Jesus will, daß unsere Worte und unsere Taten übereinstimmen.

Zweitens kritisiert Jesus die Liebe zu Macht, Titeln und Positionen.
Er schlägt vor, sich stattdessen als Diener seiner Zeitgenossen zu sehen.
Was heißt das für uns?
Tatsache ist doch, in Unterhaltungen reden die meisten über sich und ihre Heldentaten. Manchmal übertreiben sie so offensichtlich, daß es rührend, komisch oder peinlich ist.
Bist du in Acapulco wirklich von der Klippe gesprungen?
Hat sich Bill Clinton wirklich mit dir unterhalten?
Weiß dein Chef, daß eigentlich du Chef bist?
Hast du letztes Jahr wirklich zu 7500 Leuten geredet? Oder waren es nicht doch Woche für Woche dieselben 150?
Der Herr sagt: Diese Bedüftigkeit ist problematisch.
Versuch's mal mit Dienen: Laß den andern sich wichtig fühlen. Laß ihn ausreden. Trumpfe nicht auf, krittle nicht herum. Bewundere ihn ein wenig.
Jesus würde sowas tun.
Lies mal Johannes 1.

Haltungen...

Sonntag, 19. Dezember 2010

Inspired

K.S. ist seit einem Jahr Christ und erlebt wunderbare Sachen mit Gott.

Sie hat letzte Woche mit Kundin A. über Jesus geredet und dabei offene Türen eingerannt. A. hat den Herrn in ihr Leben eingeladen und saß heute neben K. im Gottesdienst.

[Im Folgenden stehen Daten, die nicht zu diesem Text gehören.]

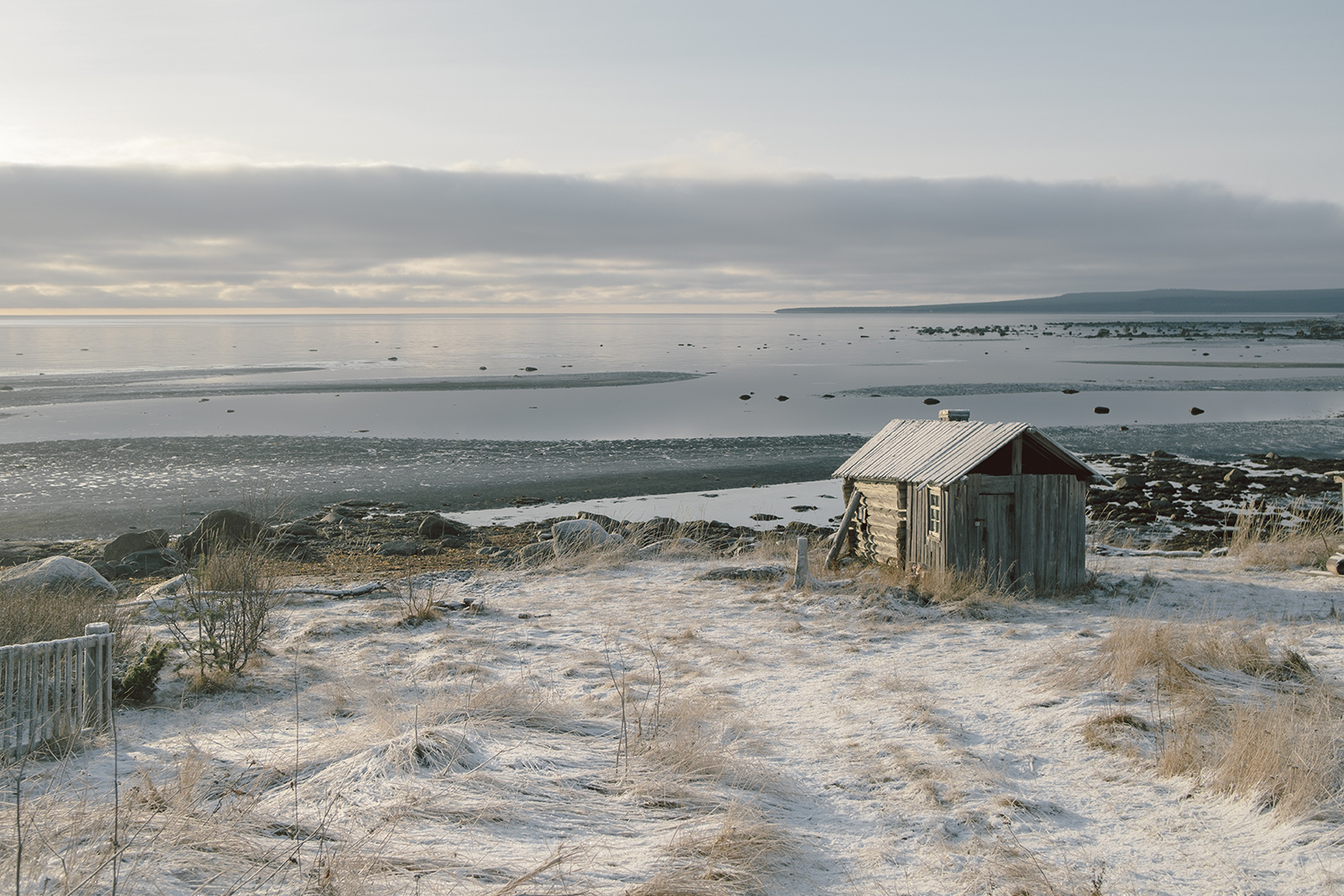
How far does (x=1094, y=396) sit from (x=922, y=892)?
52.9m

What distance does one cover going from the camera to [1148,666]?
29.1 ft

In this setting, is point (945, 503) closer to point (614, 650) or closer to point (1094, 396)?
point (614, 650)

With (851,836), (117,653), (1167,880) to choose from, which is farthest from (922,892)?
(117,653)

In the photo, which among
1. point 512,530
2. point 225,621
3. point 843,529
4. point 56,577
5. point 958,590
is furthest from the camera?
point 512,530

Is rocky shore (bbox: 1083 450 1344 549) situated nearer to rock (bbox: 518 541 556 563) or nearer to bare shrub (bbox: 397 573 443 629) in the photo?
rock (bbox: 518 541 556 563)

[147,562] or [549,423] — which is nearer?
[147,562]

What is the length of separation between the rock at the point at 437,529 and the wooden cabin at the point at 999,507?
33.8ft

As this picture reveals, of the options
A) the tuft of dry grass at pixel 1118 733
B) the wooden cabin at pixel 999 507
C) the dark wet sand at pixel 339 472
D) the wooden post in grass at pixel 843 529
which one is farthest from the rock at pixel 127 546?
the tuft of dry grass at pixel 1118 733

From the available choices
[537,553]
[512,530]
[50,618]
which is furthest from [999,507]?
[50,618]

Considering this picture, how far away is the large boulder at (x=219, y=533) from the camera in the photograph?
57.0 ft

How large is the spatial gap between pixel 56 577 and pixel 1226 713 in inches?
566

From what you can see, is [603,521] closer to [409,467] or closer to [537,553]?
[537,553]

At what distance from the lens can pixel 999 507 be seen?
13.6 metres

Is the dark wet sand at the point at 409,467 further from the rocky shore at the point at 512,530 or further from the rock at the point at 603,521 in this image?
the rock at the point at 603,521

Von einer lange nicht gesehenen Freundin erzählte sie, die habe dieser Tage zu Gott gesagt, "Ich möchte gern näher zu dir, weiß aber nicht wie." K. hatte auf dem Herzen, sie nach langer Zeit mal anzurufen. Das tat sie und eins führte zum andern. "Dich schickt mir der Himmel," sagte die Freundin zu K. Heute treffen sie sich und reden.

Preis dem Herrn.

Wenn auch dir ständig jemand, den du lange nicht mehr gesehen hast, im Kopf herumspukt: Ruf ihn halt an. Vielleicht schickt auch dich der Himmel.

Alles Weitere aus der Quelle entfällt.